Moja historia zaczyna się w czasach licealnych, kiedy to po raz pierwszy zakochałam się w Tomku. Był dwa lata starszy i zupełnie inny niż ja. Ja byłam tą, która zawsze martwiła się o oceny i przyszłość, podczas gdy Tomek ledwo przejmował się szkołą. Był duszą towarzystwa, a ja cichą myszką. Przez długi czas nawet mnie nie zauważał.

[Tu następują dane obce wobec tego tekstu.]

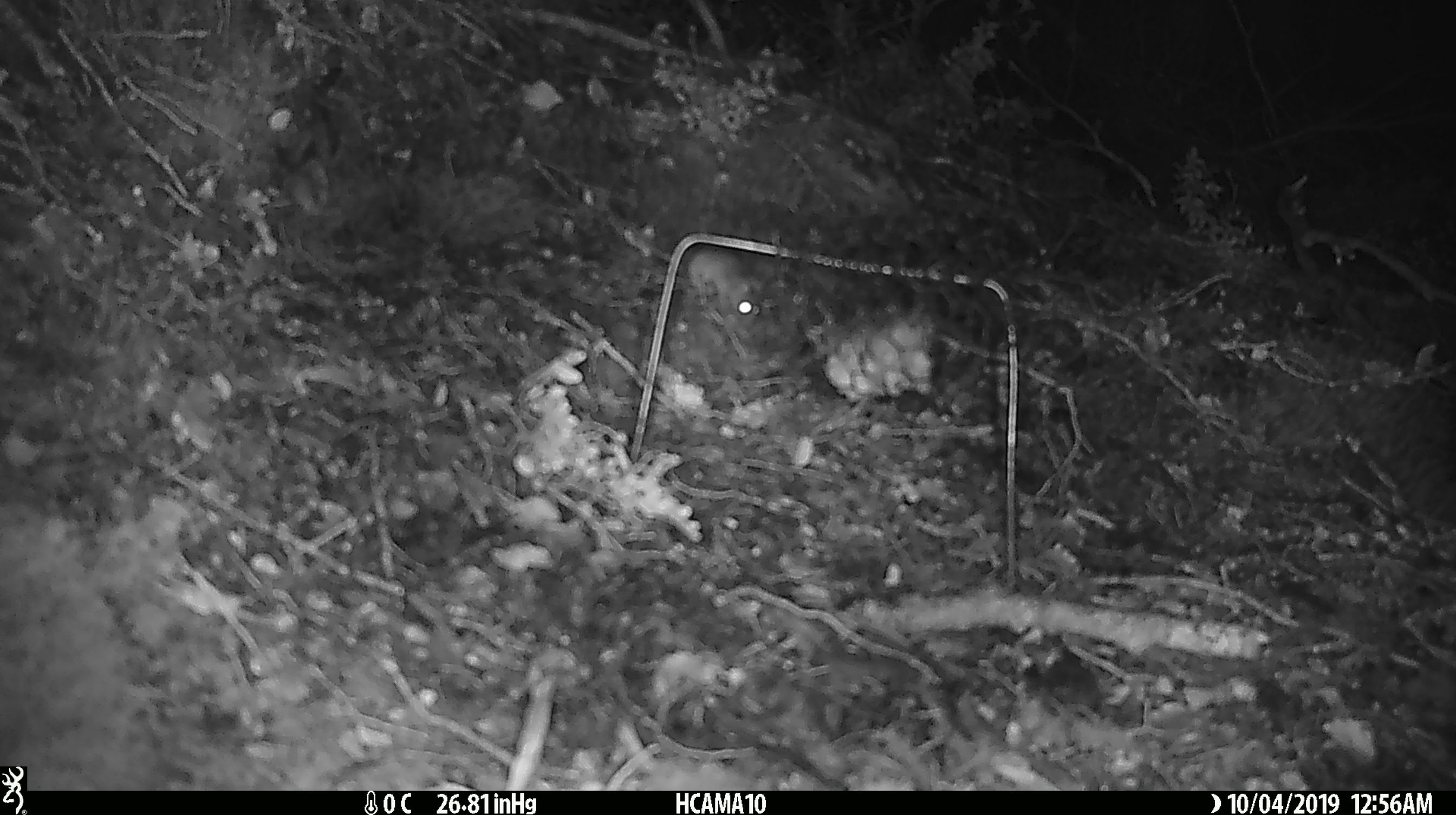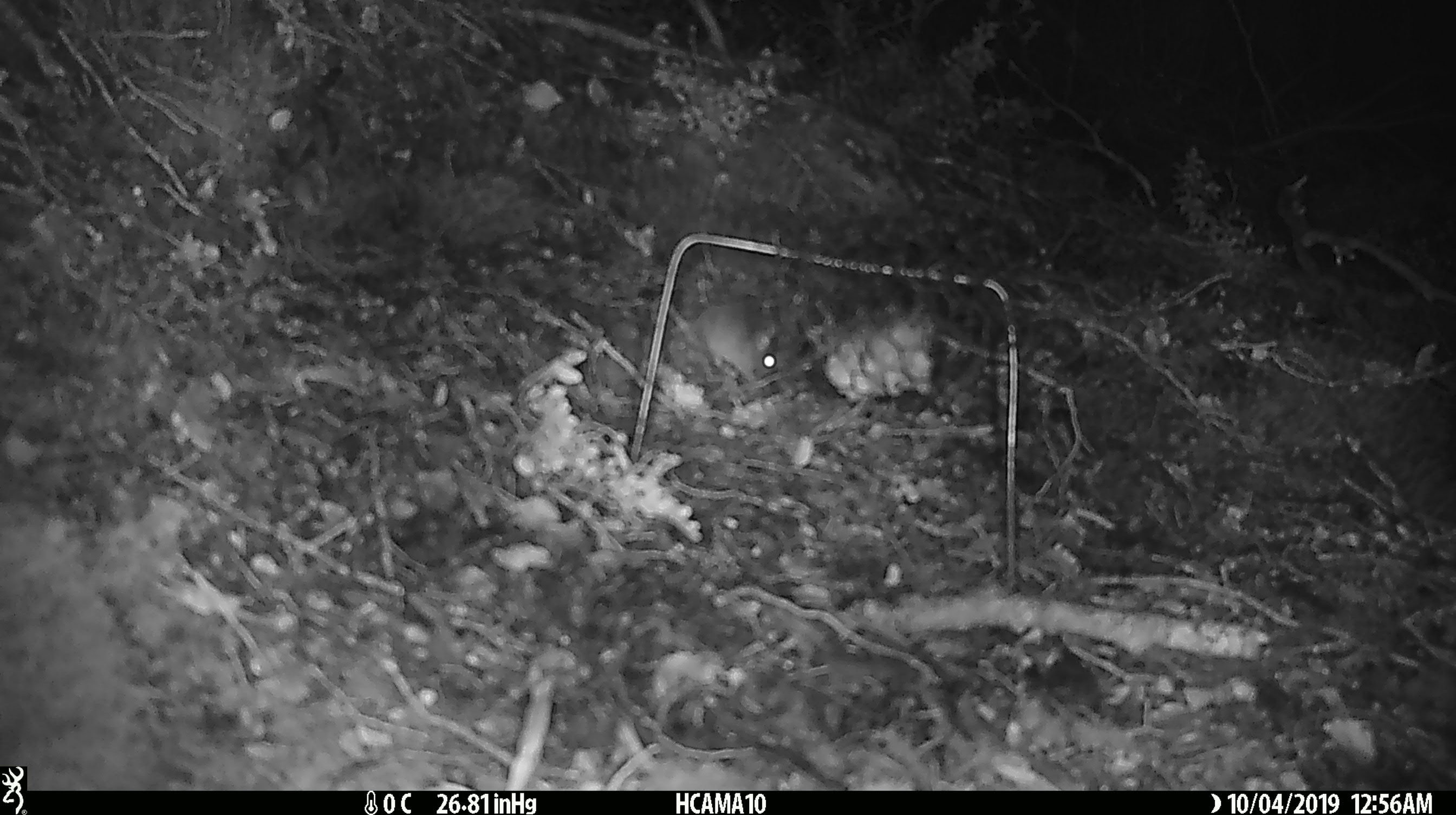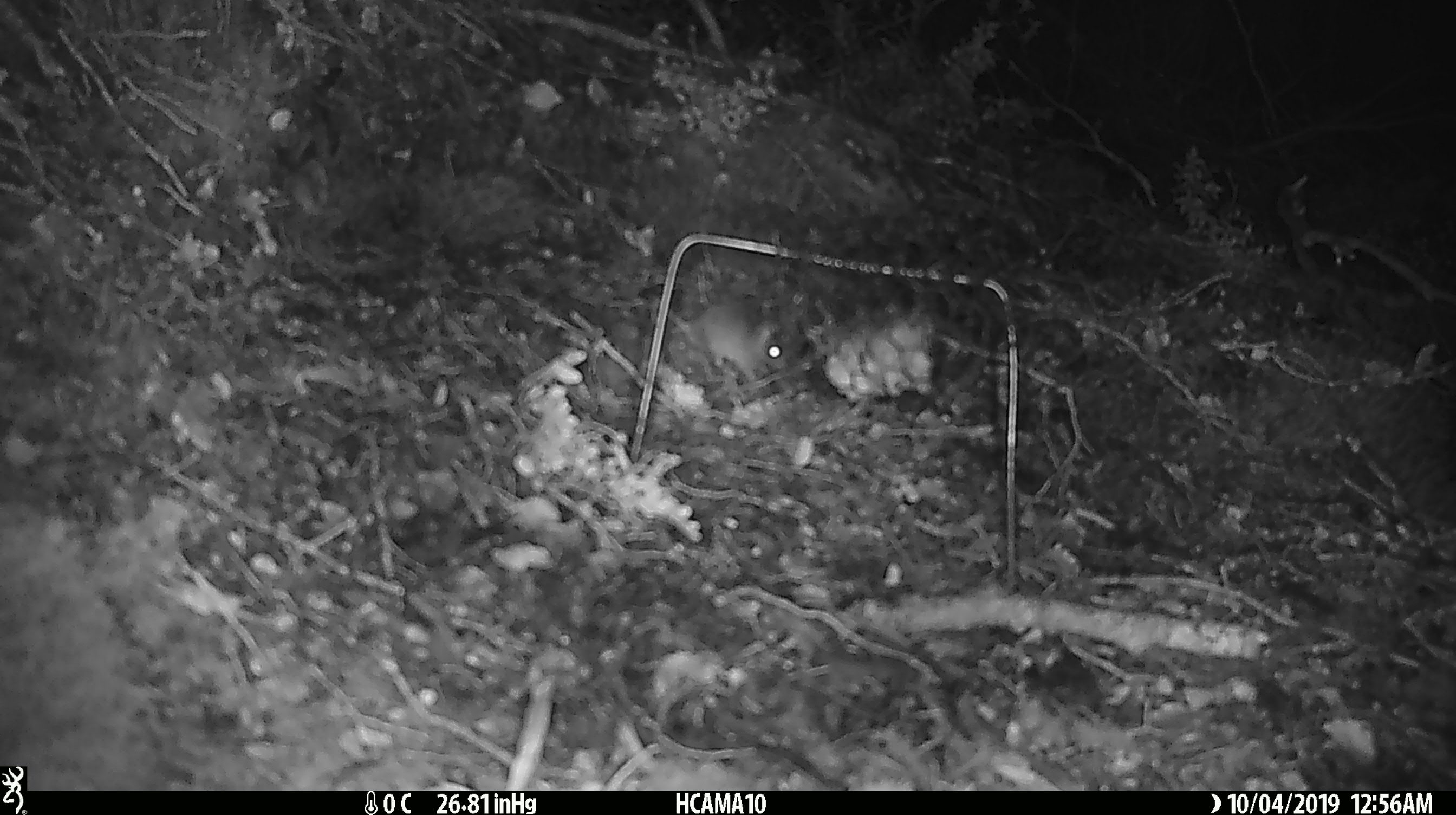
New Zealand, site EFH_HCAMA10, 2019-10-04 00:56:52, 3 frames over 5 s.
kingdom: Animalia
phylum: Chordata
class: Mammalia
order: Rodentia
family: Muridae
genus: Mus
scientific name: Mus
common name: mouse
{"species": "mouse (Mus)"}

Dopiero pod koniec liceum nasze drogi się skrzyżowały. Zaczęliśmy się spotykać i szybko zakochaliśmy się w sobie. Nasze małżeństwo było burzliwe, pełne wzlotów i upadków. Po kilku latach zdecydowaliśmy się na rozwód. Było to dla mnie bardzo bolesne doświadczenie, ale wiedziałam, że to była jedyna słuszna decyzja.

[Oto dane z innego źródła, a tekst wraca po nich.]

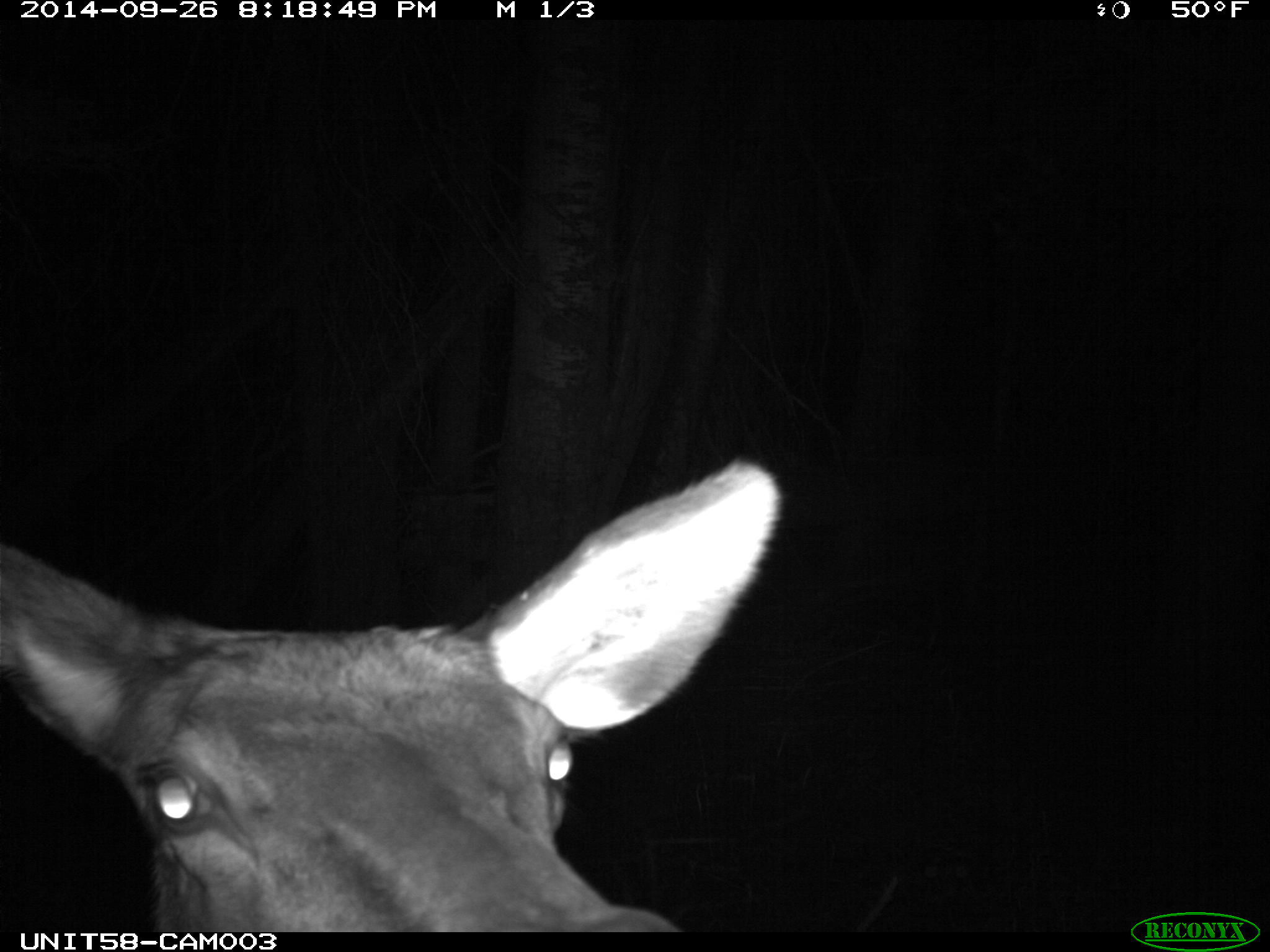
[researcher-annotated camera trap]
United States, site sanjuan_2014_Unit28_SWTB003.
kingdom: Animalia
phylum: Chordata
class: Mammalia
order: Artiodactyla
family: Cervidae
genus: Cervus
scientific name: Cervus elaphus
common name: red deer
Cervus elaphus (red deer).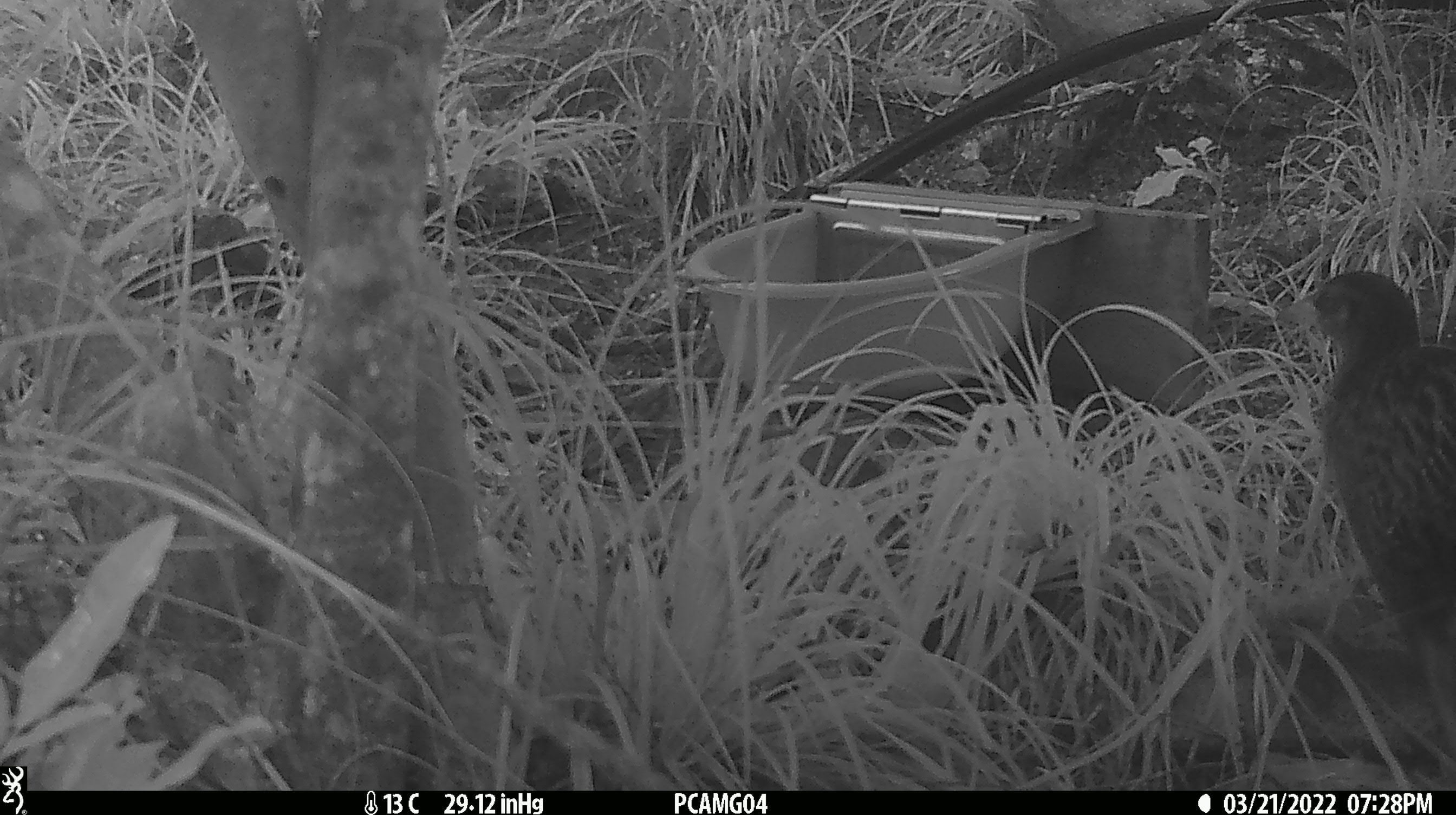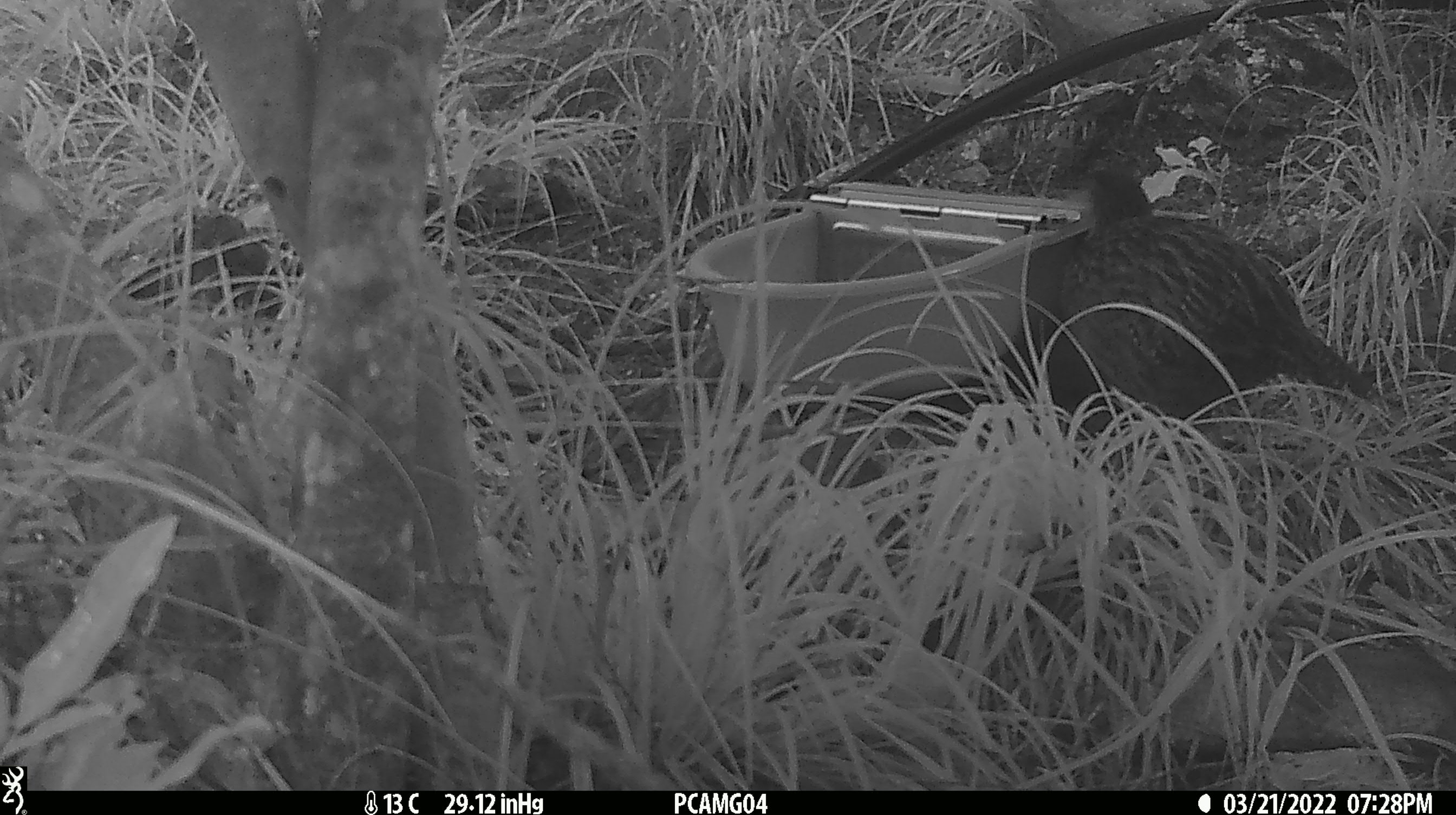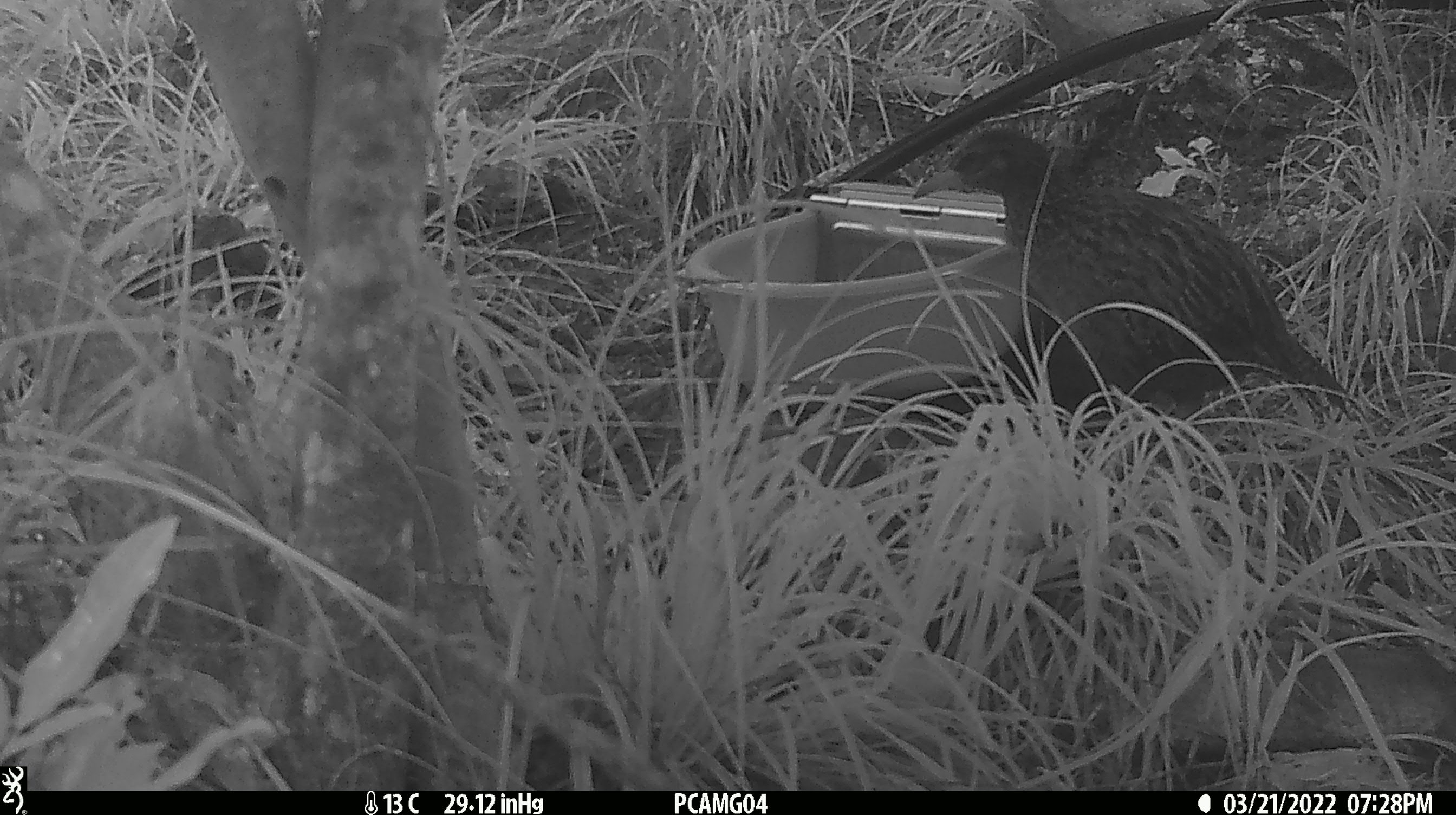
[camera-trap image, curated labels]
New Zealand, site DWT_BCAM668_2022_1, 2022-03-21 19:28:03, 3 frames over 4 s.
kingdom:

Po rozwodzie poznałam Piotra, który stał się dla mnie ogromnym wsparciem. Był ciepły, opiekuńczy i kochał mojego syna Kacpra jak własnego. Kacper szybko zżył się z Piotrem i zaczął go traktować jak prawdziwego ojca.
Jednak po pewnym czasie zaczęłam tęsknić za Tomkiem. Zastanawiałam się, czy nie powinniśmy spróbować jeszcze raz. Może dorosłość przyniosła nam mądrość, której brakowało nam wcześniej? Postanowiłam porozmawiać o tym z Kacprem.
-
Kacper, chciałabym, żebyś spotkał się z tatą – powiedziałam pewnego wieczoru.
-
Nie chcę – odpowiedział stanowczo. – Piotr jest moim tatą.
Zaskoczyła mnie jego reakcja. Wiedziałam, że Kacper jest zżyty z Piotrem, ale nie spodziewałam się takiej stanowczości.
-
Ale Tomek jest twoim biologicznym ojcem – próbowałam tłumaczyć.
-
Nie obchodzi mnie to – odparł Kacper. – Piotr zawsze był przy mnie.
Zrozumiałam wtedy, że dla Kacpra najważniejsze jest to, kto był przy nim w trudnych chwilach, a nie więzy krwi. Mimo że chciałam wrócić do Tomka, musiałam uszanować uczucia mojego syna.
Czas mijał, a ja coraz bardziej zdawałam sobie sprawę, że moje pragnienie powrotu do Tomka było bardziej tęsknotą za przeszłością niż rzeczywistą potrzebą. Kacper był szczęśliwy z Piotrem jako ojcem i to było dla mnie najważniejsze.
Moje życie potoczyło się inaczej niż planowałam. Nie wróciłam do Tomka i musiałam pogodzić się z tym, że nie wszystko można naprawić. Czasem trzeba zaakceptować rzeczywistość taką, jaka jest.